Provided text.
++++++++++++++++++++

The number of moving parts in the spending negotiations put Republicans on a bumpy path just as Mr. Trump heads toward his 100th day in office. The milestone creates pressure for Mr. Trump to show he is able to rack up legislative wins, but also coincides with the potential for a government shutdown at a time when Republicans control all the levers of power.
Congressional Republicans are hoping to stave off that worst-case scenario, which would reflect on their abilities to run the government, and are searching for a way forward that minimizes tensions.
“The broad consensus is we need to avoid a government shutdown—we’re sent here to keep the government open,” said Rep. Luke Messer of Indiana, a member of House GOP leadership. “This in a lot of ways for the new Republican governing coalition is our first opportunity to show we can govern.”
The “cost-sharing” payments to insurers are the subject of litigation initiated in 2014 by the Republican-led House of Representatives against the government. The House argues that the then-Obama administration was making the payments without authorization, a position that has been backed by a federal judge.
The Trump administration hasn’t blocked the payments to date, but in an interview with The Wall Street Journal last week, Mr. Trump raised the prospect of doing so in the future.
An abrupt withdrawal of the payments would pose an immediate threat to the already-fragile insurance markets, potentially triggering the collapse of health plans midyear. Health plans have said that uncertainty over the payments’ future is also a factor as they mull whether to sell coverage in 2018, a decision which they have only a few more weeks to finalize.

++++++++++++++++++++

Record set.
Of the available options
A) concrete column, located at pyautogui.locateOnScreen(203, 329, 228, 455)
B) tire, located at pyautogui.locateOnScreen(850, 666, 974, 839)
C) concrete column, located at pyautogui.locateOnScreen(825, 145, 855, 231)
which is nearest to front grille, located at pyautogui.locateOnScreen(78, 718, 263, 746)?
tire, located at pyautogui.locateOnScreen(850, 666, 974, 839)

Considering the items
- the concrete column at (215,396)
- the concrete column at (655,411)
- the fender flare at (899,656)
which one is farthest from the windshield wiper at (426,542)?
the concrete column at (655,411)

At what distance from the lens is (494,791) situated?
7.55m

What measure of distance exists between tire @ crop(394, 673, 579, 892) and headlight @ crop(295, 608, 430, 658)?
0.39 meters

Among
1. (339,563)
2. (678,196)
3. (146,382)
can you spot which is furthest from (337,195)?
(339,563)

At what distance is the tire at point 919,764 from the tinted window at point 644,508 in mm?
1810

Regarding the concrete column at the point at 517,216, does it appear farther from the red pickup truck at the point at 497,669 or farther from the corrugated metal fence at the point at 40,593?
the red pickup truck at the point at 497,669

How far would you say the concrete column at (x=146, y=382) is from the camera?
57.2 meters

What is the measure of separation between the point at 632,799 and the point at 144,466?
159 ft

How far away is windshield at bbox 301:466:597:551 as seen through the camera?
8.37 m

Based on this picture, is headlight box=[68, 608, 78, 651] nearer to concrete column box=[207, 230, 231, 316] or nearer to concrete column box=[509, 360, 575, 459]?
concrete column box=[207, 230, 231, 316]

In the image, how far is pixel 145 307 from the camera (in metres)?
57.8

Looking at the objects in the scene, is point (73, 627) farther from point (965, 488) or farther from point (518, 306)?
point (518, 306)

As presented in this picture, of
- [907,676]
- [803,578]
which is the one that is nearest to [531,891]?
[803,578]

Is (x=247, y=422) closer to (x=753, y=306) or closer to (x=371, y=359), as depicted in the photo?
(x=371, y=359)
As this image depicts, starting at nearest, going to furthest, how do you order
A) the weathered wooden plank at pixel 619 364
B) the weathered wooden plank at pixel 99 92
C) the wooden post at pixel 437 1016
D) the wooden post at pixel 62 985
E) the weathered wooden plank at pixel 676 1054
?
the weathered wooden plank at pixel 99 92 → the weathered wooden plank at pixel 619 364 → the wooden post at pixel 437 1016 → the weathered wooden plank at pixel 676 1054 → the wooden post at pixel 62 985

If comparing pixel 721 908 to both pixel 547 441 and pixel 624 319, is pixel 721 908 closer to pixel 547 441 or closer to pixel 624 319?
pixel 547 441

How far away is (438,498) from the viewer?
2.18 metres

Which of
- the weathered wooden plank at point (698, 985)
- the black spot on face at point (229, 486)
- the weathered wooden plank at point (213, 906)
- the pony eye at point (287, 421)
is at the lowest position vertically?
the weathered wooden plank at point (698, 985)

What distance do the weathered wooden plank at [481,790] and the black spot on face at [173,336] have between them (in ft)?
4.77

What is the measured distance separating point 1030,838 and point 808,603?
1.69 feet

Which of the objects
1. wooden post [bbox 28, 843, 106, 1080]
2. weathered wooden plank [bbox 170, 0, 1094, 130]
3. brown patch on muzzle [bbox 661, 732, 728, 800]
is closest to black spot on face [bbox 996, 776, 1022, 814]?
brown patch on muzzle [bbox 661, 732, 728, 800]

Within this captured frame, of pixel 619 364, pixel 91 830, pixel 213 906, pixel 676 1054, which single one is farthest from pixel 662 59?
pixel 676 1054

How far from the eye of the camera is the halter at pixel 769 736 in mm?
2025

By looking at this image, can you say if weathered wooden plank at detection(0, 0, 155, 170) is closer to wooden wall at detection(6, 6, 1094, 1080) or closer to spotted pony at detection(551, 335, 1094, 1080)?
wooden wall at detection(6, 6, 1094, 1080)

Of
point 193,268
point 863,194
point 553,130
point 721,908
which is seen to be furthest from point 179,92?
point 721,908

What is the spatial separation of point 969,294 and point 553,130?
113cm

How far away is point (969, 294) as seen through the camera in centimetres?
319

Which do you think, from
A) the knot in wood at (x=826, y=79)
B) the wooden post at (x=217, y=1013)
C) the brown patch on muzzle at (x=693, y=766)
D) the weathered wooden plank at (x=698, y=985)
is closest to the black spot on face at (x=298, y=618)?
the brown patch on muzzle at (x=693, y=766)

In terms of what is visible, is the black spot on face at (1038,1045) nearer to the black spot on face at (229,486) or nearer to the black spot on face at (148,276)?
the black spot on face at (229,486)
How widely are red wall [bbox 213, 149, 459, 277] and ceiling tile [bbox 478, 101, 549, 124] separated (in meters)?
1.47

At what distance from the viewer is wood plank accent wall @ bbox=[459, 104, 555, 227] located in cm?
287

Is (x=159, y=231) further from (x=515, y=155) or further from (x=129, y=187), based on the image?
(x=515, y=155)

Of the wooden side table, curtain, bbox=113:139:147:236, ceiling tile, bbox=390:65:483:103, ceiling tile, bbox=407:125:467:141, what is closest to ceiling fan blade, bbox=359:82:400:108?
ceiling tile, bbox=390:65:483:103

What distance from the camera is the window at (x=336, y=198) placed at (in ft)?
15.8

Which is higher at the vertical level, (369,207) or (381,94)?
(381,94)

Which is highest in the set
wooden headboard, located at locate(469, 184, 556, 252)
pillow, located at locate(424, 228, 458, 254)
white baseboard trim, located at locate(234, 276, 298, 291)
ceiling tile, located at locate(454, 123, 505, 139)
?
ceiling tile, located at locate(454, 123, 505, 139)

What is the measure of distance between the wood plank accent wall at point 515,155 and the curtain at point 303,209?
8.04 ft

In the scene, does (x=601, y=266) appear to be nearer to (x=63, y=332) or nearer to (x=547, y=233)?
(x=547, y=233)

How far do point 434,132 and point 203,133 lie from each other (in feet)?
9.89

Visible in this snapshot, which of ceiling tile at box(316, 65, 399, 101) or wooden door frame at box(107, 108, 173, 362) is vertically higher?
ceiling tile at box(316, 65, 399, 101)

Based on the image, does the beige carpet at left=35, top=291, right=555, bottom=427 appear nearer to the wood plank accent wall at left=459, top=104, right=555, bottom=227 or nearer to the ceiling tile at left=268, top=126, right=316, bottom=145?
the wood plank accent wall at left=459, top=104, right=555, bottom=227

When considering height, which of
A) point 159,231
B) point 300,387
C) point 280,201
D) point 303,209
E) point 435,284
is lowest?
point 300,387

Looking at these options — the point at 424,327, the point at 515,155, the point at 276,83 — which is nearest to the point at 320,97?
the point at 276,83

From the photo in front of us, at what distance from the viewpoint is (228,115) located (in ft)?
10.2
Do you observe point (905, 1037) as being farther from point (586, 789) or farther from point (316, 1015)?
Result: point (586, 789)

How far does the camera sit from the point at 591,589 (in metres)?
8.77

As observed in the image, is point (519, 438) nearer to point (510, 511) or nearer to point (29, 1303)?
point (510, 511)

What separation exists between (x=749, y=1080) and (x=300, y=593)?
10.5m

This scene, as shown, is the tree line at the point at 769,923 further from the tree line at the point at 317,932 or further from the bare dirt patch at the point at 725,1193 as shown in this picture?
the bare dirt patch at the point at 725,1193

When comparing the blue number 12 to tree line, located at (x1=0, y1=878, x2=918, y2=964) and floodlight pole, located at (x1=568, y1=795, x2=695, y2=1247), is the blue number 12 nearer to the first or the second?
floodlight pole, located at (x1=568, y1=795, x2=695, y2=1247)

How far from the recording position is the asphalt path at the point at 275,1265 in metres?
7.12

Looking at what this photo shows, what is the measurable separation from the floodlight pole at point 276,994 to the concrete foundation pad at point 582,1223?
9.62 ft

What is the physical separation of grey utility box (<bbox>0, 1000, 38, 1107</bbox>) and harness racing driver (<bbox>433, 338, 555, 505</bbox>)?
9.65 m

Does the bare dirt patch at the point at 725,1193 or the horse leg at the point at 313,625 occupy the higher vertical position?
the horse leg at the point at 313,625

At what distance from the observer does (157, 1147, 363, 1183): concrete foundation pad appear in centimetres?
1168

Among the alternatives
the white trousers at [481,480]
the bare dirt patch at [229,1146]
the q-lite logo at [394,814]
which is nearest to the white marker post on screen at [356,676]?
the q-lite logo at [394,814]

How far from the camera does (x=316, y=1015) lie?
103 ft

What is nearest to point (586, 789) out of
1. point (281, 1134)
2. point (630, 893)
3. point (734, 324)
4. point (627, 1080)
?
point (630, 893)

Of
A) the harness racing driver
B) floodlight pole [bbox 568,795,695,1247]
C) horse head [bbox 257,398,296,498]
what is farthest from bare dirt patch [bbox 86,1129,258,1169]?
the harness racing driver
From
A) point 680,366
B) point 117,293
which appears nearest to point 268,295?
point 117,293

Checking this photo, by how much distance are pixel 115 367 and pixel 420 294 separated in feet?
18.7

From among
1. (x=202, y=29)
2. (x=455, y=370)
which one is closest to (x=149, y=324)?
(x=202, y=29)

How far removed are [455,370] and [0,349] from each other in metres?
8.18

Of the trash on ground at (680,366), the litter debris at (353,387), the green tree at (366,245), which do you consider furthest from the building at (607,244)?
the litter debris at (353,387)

++++++++++++++++++++

Using the information.
1. In the passage on spending talks, reproduce the text beginning at the words "An abrupt withdrawal" and stopping after "weeks to finalize.".
2. Do these statements agree with the passage on spending talks? Answer yes or no for each, and quote the words that decide it.
(a) The House began its litigation over the cost-sharing payments in 2014.
(b) The Trump administration has already blocked the cost-sharing payments.
(c) Luke Messer is a representative from Indiana.
3. According to the passage on spending talks, what decision do health plans have only a few more weeks to finalize?

Expected outputs.
1.
An abrupt withdrawal of the payments would pose an immediate threat to the already-fragile insurance markets, potentially triggering the collapse of health plans midyear. Health plans have said that uncertainty over the payments’ future is also a factor as they mull whether to sell coverage in 2018, a decision which they have only a few more weeks to finalize.

2.
(a) Yes: "litigation initiated in 2014 by the Republican-led House of Representatives"
(b) No: "The Trump administration hasn’t blocked the payments to date"
(c) Yes: "Rep. Luke Messer of Indiana"

3. Whether to sell coverage in 2018.